House Speaker Allan Bense defended the idea, saying he asked Negron to come up with a creative tax cut proposal.
Bense, though, did say politics can get in the way of the session.
"From time to time I've got to visit with a member or two," Bense said, adding that the message is usually, "Let's focus on session. After May the 5th you can have all the fun and games you want to with your race, but let's not do that now."

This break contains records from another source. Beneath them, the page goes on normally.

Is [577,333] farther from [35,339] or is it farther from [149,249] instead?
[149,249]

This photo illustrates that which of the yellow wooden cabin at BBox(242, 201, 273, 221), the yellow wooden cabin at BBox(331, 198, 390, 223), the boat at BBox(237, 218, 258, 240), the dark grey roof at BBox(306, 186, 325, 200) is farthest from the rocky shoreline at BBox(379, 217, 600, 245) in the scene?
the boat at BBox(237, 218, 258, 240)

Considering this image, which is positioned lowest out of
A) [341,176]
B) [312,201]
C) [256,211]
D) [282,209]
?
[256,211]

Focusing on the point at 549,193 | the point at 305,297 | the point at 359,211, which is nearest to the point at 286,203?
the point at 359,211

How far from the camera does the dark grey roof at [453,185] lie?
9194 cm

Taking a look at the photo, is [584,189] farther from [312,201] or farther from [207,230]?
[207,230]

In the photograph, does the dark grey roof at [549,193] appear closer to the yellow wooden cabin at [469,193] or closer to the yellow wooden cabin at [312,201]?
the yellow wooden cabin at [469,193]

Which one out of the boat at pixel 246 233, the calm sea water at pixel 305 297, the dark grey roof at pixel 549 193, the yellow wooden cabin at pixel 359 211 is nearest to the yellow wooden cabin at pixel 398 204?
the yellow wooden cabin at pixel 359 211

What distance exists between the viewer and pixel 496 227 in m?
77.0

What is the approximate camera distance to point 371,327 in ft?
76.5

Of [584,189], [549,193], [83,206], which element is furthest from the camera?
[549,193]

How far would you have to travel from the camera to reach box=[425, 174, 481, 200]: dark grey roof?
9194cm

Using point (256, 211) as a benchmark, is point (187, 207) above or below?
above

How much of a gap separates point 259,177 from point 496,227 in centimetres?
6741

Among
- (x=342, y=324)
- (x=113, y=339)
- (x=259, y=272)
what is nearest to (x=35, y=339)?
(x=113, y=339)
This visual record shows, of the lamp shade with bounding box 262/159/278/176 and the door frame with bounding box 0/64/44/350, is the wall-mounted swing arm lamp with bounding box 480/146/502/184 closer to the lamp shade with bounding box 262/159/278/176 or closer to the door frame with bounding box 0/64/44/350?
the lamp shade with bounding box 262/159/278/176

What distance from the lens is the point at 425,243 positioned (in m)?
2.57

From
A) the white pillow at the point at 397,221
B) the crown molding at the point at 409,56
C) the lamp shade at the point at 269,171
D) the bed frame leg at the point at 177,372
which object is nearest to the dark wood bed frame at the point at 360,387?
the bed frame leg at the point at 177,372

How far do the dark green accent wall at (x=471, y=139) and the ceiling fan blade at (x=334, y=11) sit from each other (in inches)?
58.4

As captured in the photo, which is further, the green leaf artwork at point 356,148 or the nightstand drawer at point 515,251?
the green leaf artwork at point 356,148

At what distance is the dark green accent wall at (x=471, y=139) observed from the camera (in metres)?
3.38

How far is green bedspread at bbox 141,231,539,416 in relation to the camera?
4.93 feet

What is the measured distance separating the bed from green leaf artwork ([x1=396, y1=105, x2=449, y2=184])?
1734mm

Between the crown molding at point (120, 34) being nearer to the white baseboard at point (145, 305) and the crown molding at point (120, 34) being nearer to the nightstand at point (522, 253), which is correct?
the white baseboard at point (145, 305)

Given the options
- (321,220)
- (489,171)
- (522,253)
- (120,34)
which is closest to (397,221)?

Here's a sampling of what some other candidates for higher office have proposed:
Rep. Randy Johnson, who is challenging Lee for the Republican nomination for chief financial officer, wants to repeal the constitutional amendment that allowed slot machines in Broward County. He also hopes to change election laws to limit the use of soft money in elections - a bill seemingly targeted at Lee, who was set to tap into soft money he raised before promising in January not to use it for his campaign.
Rice is seeking an amendment to protect property owners from eminent domain land seizures. Senate Democratic Leader Les Miller and Saunders have bills that add restrictions to where sex offenders can live.
Sen. Walter "Skip" Campbell, the sole Democrat in the attorney general's race, wants an amendment to ban oil and natural gas drilling 200 miles off the state's coast, an issue that's in federal, not state hands. Democratic Sen. Ron Klein has a similar measure asking Florida's members of Congress to oppose drilling - something 24 of the state's 25 U.S. House members are already doing.
Notably, Sen. Rod Smith, who is running for the Democratic nomination for governor, doesn't have any bills that would make a big splash as he campaigns. That's by design, Smith implied. In a Legislature where Republicans outnumber their counterparts two to one, he knows his proposals could be opposed simply because he's seeking higher office.
"There are some bills this year where I've actually said to people, "This year I'm a little more of a lightning rod,' " said Smith, adding that he's told some folks he would support a bill, but suggested a different sponsor.
Other lawmakers seeking higher office include Republican Reps. Gus Bilirakis and Nancy Detert, who are running for Congress. And that doesn't include a host of state representatives seeking to move up to the Senate.
Part of politics is also returning favors, as Lee is doing this year. One of his priorities is getting the Senate to take up Bense's goal of getting rid of a law that can require someone partially responsible in a negligence lawsuit to pay all of the damages if other responsible parties can't.
Bense helped Lee in December with his push to ban lobbyists' gifts to lawmakers.
"He's helped me with ethics reform, and what goes around comes around," Lee said.
LAWMAKERS LOOKING FOR HIGHER OFFICE
Sen. ROD SMITH, D-Alachua: governor.
Senate President TOM LEE, R-Valrico: chief financial officer.
Rep. RANDY JOHNSON, R-Celebration: chief financial officer.
Senate Minority Leader LES MILLER, D-Tampa: Congress.
Rep. GUS BILIRAKIS, R-Palm Harbor: Congress.
Sen. RON KLEIN, D-Delray Beach: Congress.
Rep. NANCY DETERT, R-Venice: Congress.
Sen. WALTER "SKIP" CAMPBELL, D-Fort Lauderdale: attorney general.
Rep. JOE NEGRON, R-Stuart: attorney general.
Sen. BURT SAUNDERS, R-Naples: attorney general.
Rep. EVERETT RICE, R-Indian Shores: attorney general.